* [EXCERPT PROVIDED]:
Zhang Aokai 张奥凯

Personal information
- Full name: Zhang Aokai
- Date of birth: 18 February 2000 (age 25)
- Place of birth: Xianyang, Shaanxi, China
- Height: 1.76 m (5 ft 9+1⁄2 in)
- Position: Left winger

Team information
- Current team: Yanbian Longding

Youth career
- 2010–2012: Shaanxi Daqin
- 2012–2017: Guangzhou Evergrande
- 2017–2019: Espanyol

Senior career*
- Years: Team / Apps / (Gls)
- 2016: Guangzhou Evergrande / 1 / (0)
- 2019–2020: Espanyol B / 0 / (0)
- 2019–2020: → Horta (loan) / 2 / (0)
- 2020: → Shijiazhuang Ever Bright (loan) / 0 / (0)
- 2021–2022: Cangzhou Mighty Lions / 0 / (0)
- 2022: → Jiangxi Dark Horse Junior (loan) / 14 / (4)
- 2023–2024: Shanghai Jiading Huilong / 6 / (0)
- 2024-: Yanbian Longding / 0 / (0)

International career
- 2015: China U17 / 7 / (1)

= Zhang Aokai =

Chinese footballer

Zhang Aokai (张奥凯 (Zhāng Àokǎi); Mandarin pronunciation: ; born 18 February 2000), nicknamed Zhang OK (张OK), is a Chinese footballer who plays as a left winger for Yanbian Longding.

* [DATA EXTRACTS]:

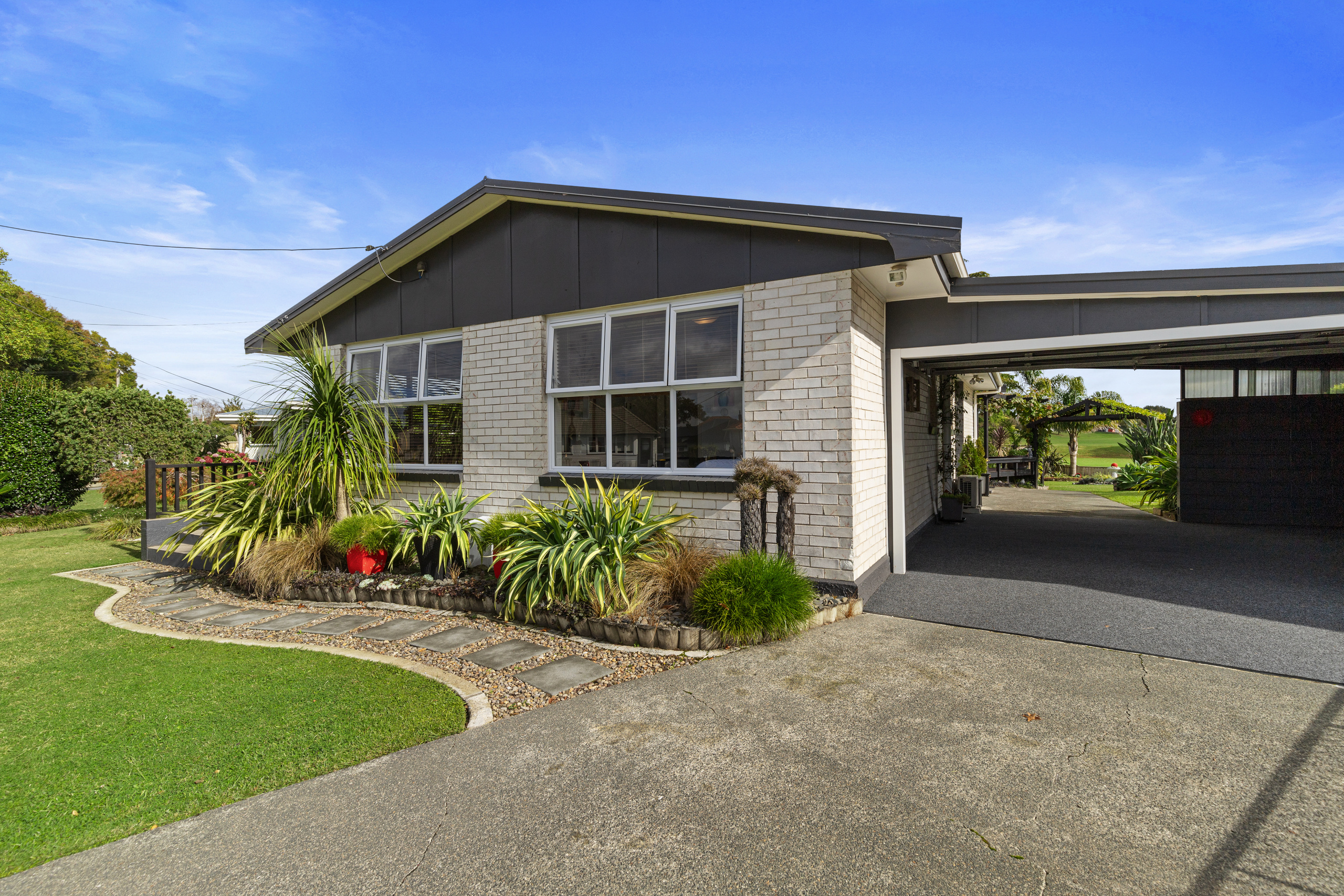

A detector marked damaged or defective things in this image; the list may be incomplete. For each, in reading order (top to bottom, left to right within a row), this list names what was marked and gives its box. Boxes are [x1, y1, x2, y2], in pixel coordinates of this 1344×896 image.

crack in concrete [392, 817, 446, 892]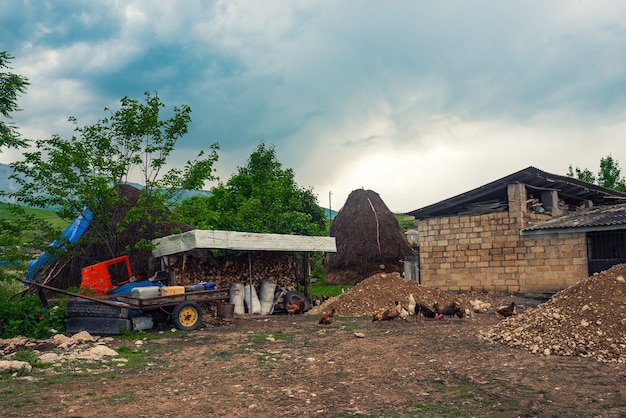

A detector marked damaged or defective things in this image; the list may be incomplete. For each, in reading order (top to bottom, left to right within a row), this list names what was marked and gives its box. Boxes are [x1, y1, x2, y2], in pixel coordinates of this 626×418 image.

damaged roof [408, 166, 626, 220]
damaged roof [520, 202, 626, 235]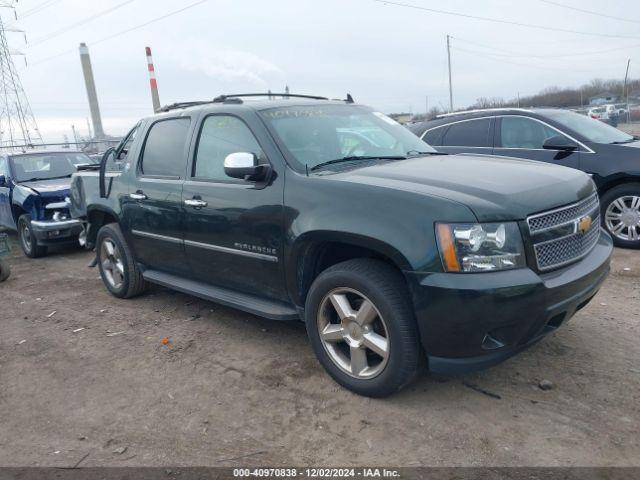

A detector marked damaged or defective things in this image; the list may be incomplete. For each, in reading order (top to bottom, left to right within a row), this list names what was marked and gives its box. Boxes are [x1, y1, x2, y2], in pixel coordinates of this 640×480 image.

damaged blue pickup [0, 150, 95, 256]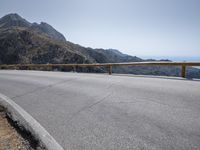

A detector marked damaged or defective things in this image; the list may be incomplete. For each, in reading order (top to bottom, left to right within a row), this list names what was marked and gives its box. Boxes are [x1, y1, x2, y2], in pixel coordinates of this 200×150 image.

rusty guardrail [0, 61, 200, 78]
...
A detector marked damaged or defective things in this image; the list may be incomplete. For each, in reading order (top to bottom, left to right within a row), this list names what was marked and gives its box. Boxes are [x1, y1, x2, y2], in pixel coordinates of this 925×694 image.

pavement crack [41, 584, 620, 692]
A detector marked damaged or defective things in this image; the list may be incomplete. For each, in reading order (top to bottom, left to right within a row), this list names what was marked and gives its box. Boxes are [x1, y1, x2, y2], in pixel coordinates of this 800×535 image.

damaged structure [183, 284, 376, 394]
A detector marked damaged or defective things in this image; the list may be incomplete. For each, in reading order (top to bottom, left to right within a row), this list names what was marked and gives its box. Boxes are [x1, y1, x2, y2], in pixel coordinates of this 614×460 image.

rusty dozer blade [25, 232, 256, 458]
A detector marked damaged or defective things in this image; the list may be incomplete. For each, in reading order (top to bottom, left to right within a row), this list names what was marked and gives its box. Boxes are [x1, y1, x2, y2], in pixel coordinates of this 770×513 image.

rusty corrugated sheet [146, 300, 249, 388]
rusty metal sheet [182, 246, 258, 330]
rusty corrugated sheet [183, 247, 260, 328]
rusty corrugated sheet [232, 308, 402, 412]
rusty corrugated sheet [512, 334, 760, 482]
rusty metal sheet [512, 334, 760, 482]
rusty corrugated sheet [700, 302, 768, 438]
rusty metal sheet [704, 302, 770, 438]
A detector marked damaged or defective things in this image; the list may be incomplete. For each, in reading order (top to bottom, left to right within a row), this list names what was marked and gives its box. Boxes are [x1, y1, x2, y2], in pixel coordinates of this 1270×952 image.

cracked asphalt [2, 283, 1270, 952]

* [INSTRUCTIONS]:
1. From the Zhang Aokai profile, list every club he was loaned to during his senior career.
2. Carry on the Zhang Aokai profile from its last sentence.

* [RESULTS FOR THE EXERCISE]:
1. Horta, Shijiazhuang Ever Bright, Jiangxi Dark Horse Junior

2.
==Club career==
Zhang Aokai joined Chinese Super League side Guangzhou Evergrande's youth academy from China League Two club Shaanxi Daqin in 2012. He was promoted to Guangzhou's first team squad by manager Luiz Felipe Scolari in July 2016. Zhang made his senior debut on 30 October 2016 in a 4–0 home win against Shandong Luneng, coming on for Zheng Zhi in the 85th minute and taking over the captaincy for the rest of the match, making him the first player born in the new millennium to make an appearance in any of the Chinese professional leagues.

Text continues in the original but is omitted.